My mother adored the American Craftsman furniture of Gustav Stickley, which we had more than usual exposure to in New Jersey because of Stickley's long association with the state (the Stickley Museum at Craftsman Farms is in Morris Plains, New Jersey). She was always delighted to see a new book about Stickley, or a new PBS documentary about him.
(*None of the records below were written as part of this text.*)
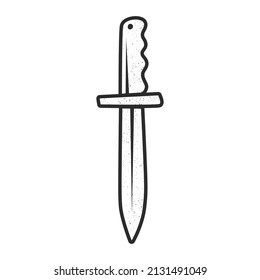 Ícono blanco y negro de arma fría -cuchillo, símbolo de peligro. Contorno de la hoja con la manija. Ilustración del vector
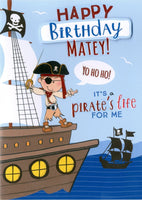 Greeting Card - Open - Pirate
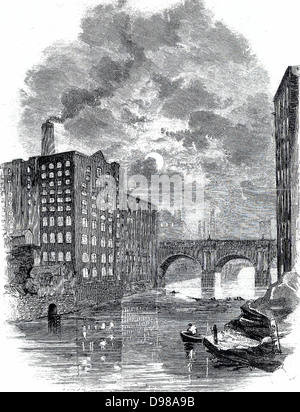 Manchester in der Nacht: Blackfriars Bridge und einen Blick auf Baumwollspinnereien vom Fluss Irwell zeigt die Mühle Fenster leuchtet wie eine Nachtschicht am Werk war. C1850-Gravur. Stockfoto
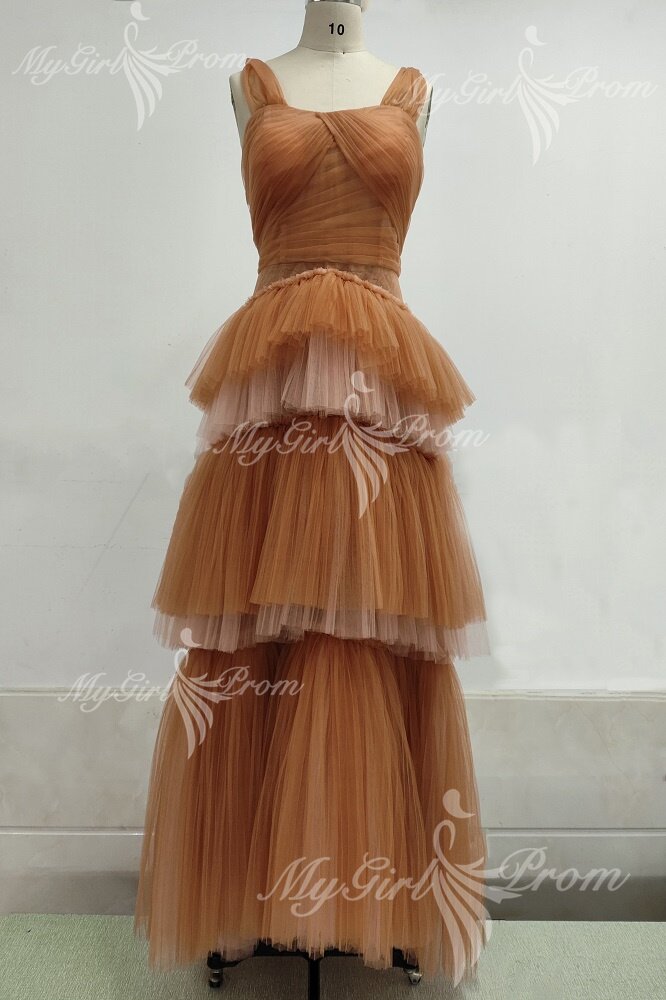 princess off the shoulder brown tulle tiered prom dress long formal gown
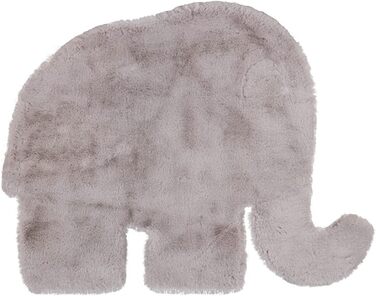 ФРААІ Дитячий килим для дому та життя - Huggy Elephant Grey - 80x100см - Монохромний, Тваринний - Сучасний - Дитяча кімната, Дитяча кімната - Хлопчики - Дівчатка - Килим 80 x 100 см Сірий
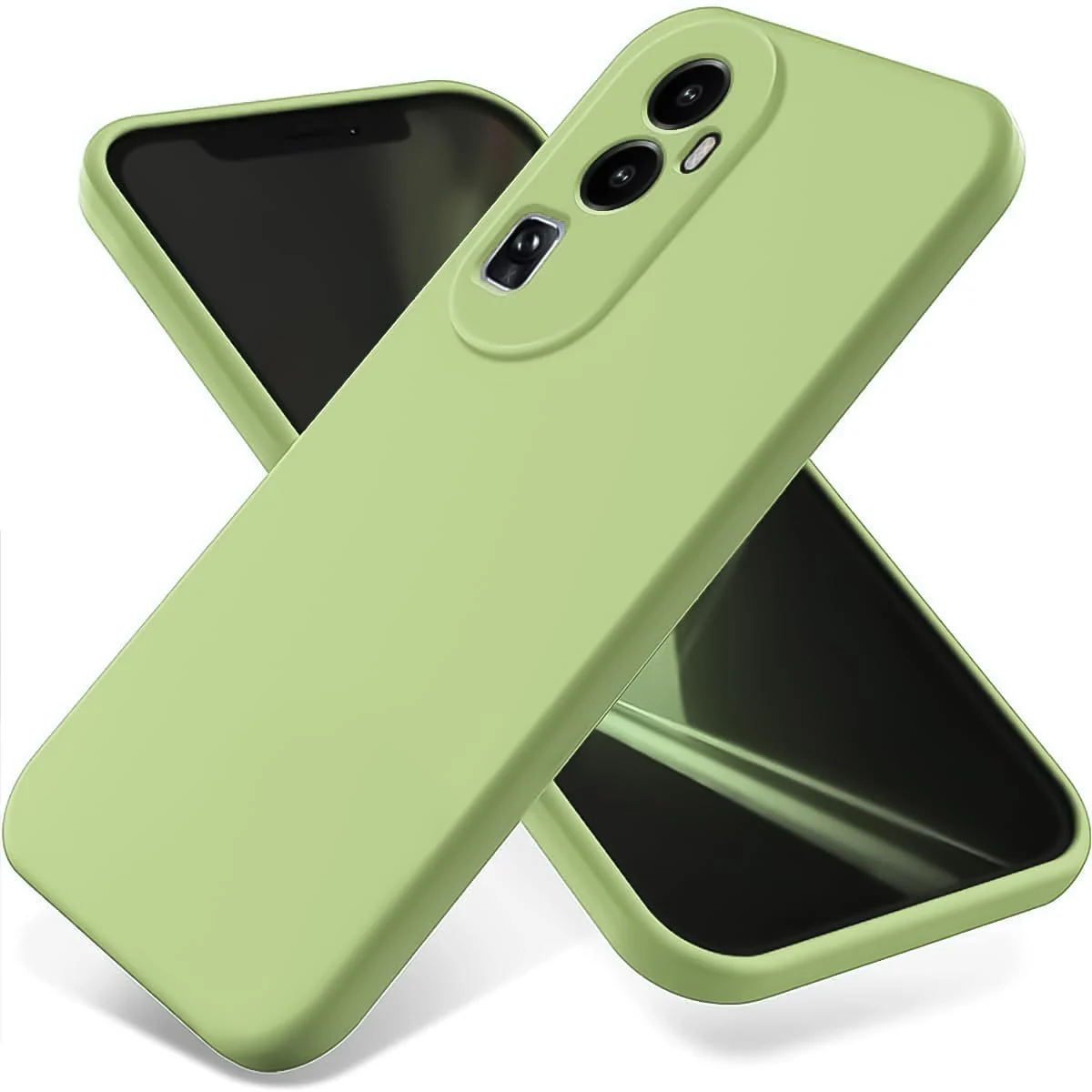 DL3 Mobilak Liquid Silicone Case for OPPO Reno 10 Pro + Plus 5G, Shock-absorbing protection, Scratch-resistant surface, Soft microfiber lining - Mint Green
So whenever I see a Stickley news item today, it revives happy memories:


http://www.artdaily.org/index.asp?int_sec=11&int_new=38760

http://en.wikipedia.org/wiki/Gustav_Stickley 

http://www.stickleymuseum.org/

Among notables born on this date are Irish revolutionary Wolfe Tone, novelists Charles W. Chesnutt and Vikram Seth, poets Kurt Schwitters and Paul Muldoon, playwright Lillian Hellman, country guitarist Chet Atkins, Beach Boy Brian Wilson, pop singers Lionel Richie and Anne Murray, composer Jacques Offenbach, jazzman Eric Dolphy, pianist Andre Watts, painter Georges Dufrenoy, film directors Stephen Frears and Robert Rodriguez, and actors Errol Flynn, Audie Murphy, Olympia Dukakis, Martin Landau, John Goodman, and Nicole Kidman. One of my favorite films that never found the popular audience it deserved -- maybe it is really more for film and pop culture buffs -- is Joe Dante's 1993 take on the great schlockmeister William Castle, Matinee, with John Goodman irresistible in the Castle role, absolutely spot-on casting.